1. buy more tape drives and/or libraries. Lots of bucks. 2. Interleave the data and let the software worry about pulling what you need off tape later.
Generally, option 2 here is cheaper and works quite well.
Yet another consideration is how do you backup large databases efficiently? With regular filesystems which hold user directories, mail spools, etc, it doesn't matter as much if some of the data is backed up at 1am, and some at 2am. Even if they are making changes. The interelation of the files among themselves isn't that tight.
But with databases the equation changes, you need to lock down the entire database from change to make sure you get a consistent, clean backup. And since you want to minimize this window, multiplexing can be one way to maximize throughput from the system to tape. Or more tape drives, etc.
Online Indexing of saved files:
The next area of backup options is indexing. This is good if you want to browse your savesets and only restore the files you need, instead of the full saveset. Both Legato and NetBackup offer this, Amanda doesn't (well... it might be working now, but I haven't checked recently). The big advantage of indexing is that you can find what you want quickly and only restore what you need. No more need for a big disk to restore the full saveset to, them pull out what you need, then delete the excess.

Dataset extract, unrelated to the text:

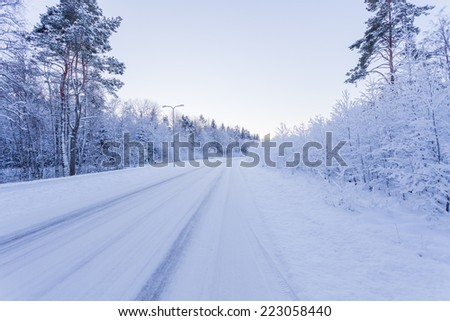 Winter evening forest with road covered with snow - during sunset - stock photo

Legato got a bad rep in their version 4.x software because thier indexing scheme was less than robust. I never had a problem with getting data off good tapes, even if I had to scan the entire tape to rebuild the online indexes. And of course the *size* of these indexes is a pain as well. I wish they had just taken some known good backend DB and used that instead. But with Legato 5.x, it's gotten alot more stable.
Disaster recovery:
If you have a disaster and need to restore alot of data, you have to think of how bad a disaster it is.
- the entire site went up in flames. Unless you have the hardware and procedures in place, it's not going to make much difference whether you need to rebuild the backup server first to restore the data, or if you have to wander through the tapes by hand looking for the data you need. In either case, it's not going to be a simple thing.
- If a major server goes down, but the backup server is fine, what's the problem? You're going to have to restore alot of data and that takes time. Multiplexing might slow down the restore if it's spread across the tape in lots of chunks, but I don't think that single savesets in one section of the tape will make that big a difference.
Again, if it's that important that you stay up, why aren't you using RAID in the first place?
- The legato disaster recover procedure works just fine. You get 15 day enabler codes right out of the box, so you don't have to worry about licenses in the short term. This gives you the time to get back up before having to deal with the backup system licenseing.
Conclusion:
1. I've written way too much here. :] 2. I like multiplexing. 3. Next dead horse beater, step right up!